From the records below, set down exactly the lines starting with the line that contains "Tanzania, site K11, 2014-07-28" and going on through the line that contains "common name: domestic cow". Nothing else is wanted.

=== Begin Enclosure ===

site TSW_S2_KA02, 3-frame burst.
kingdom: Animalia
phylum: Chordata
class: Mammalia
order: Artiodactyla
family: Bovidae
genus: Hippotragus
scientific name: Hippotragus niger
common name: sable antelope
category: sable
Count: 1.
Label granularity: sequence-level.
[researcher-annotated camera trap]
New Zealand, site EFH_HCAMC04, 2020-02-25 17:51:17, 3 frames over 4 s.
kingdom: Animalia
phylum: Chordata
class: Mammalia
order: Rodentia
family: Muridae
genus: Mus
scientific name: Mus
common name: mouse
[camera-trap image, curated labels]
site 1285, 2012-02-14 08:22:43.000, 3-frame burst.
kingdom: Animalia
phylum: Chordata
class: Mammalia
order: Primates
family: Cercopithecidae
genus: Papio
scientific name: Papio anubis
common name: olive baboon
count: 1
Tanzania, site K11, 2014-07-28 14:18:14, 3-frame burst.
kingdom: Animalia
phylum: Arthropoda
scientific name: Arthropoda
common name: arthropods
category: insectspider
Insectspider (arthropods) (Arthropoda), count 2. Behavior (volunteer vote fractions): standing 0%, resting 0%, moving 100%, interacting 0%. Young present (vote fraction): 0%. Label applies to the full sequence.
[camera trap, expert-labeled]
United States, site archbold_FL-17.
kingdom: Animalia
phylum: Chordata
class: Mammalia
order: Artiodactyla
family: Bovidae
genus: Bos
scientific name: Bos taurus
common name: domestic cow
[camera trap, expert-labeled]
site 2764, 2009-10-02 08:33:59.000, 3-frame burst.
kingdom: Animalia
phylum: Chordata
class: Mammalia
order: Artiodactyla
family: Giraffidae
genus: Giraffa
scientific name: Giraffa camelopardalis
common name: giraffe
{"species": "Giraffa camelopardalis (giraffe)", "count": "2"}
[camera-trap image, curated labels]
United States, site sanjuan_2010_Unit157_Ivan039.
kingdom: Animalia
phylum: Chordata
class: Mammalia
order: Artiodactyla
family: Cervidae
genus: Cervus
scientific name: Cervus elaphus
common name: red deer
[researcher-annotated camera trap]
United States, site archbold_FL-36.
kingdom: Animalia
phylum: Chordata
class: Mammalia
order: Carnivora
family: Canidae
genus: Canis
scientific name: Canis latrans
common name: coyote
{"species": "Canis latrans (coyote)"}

=== End Enclosure ===

## Output below
Tanzania, site K11, 2014-07-28 14:18:14, 3-frame burst.
kingdom: Animalia
phylum: Arthropoda
scientific name: Arthropoda
common name: arthropods
category: insectspider
Insectspider (arthropods) (Arthropoda), count 2. Behavior (volunteer vote fractions): standing 0%, resting 0%, moving 100%, interacting 0%. Young present (vote fraction): 0%. Label applies to the full sequence.
[camera trap, expert-labeled]
United States, site archbold_FL-17.
kingdom: Animalia
phylum: Chordata
class: Mammalia
order: Artiodactyla
family: Bovidae
genus: Bos
scientific name: Bos taurus
common name: domestic cow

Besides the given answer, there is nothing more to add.